What it means for you

Ask your current (or future) website provider the following questions:

  1. Who owns the code and content if I leave?
  2. Can my site be migrated without rebuilding from scratch?
  3. Can an independent developer work on my site?
  4. How easy is it to add new functionality as tech features evolve?

If the answers are vague or they make you uncomfortable, that’s your signal that your digital footprint isn’t built for the future.

2. SEO isn’t a project, it’s a habit

While everyone wants to “rank on Google,” very few agents are willing to do the disciplined, long-term work to make it happen. SEO is a practice, not a project.

Pantozzi has virtual marketing assistants who handle her content needs, including blogging, keyword research and on-page optimization. “I find courses, send them what I’m learning and say, ‘Implement, please.’”

She also emphasized a major oversight agents make when it comes to their sites. “Your homepage is the number one place those crawlers are going to find,” she said. “We want the message and the keywords of who you are, what you offer, what you specialize in all written into your homepage.”

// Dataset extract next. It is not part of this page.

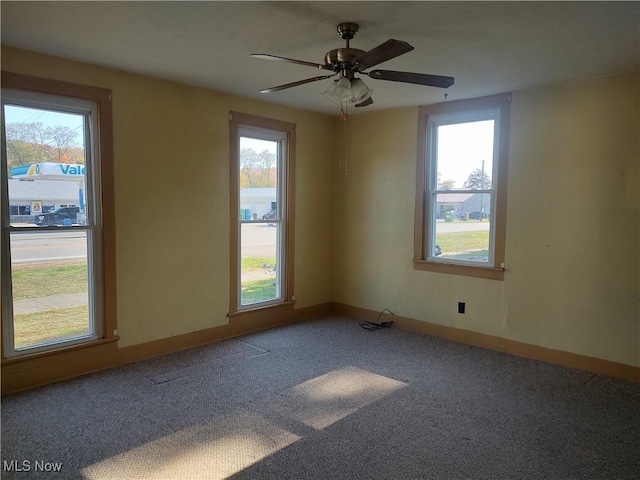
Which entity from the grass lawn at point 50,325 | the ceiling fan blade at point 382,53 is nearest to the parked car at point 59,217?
the grass lawn at point 50,325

Bueno added that buyers don’t ask a thousand questions — they ask the same 10 questions in a thousand different ways. Your site needs to answer those questions clearly, in language that matches how real people search.

What it means for you

Build an SEO habit over the next 90 days by doing the following:

  • Audit your homepage copy and make sure it mentions your markets, specialty niches and the problems you solve.
  • Choose three to five keyword themes (neighborhoods, lifestyle topics, relocation, etc.).
  • Publish one new piece of content per week tied to those themes.
  • Delegate the technical SEO work to someone else so you can focus on the local insights.

3. AI search is changing how you get found

“I got my first listing from somebody asking ChatGPT who one of the best agents was,” Pantozzi said. “I came up on a short list and he called.”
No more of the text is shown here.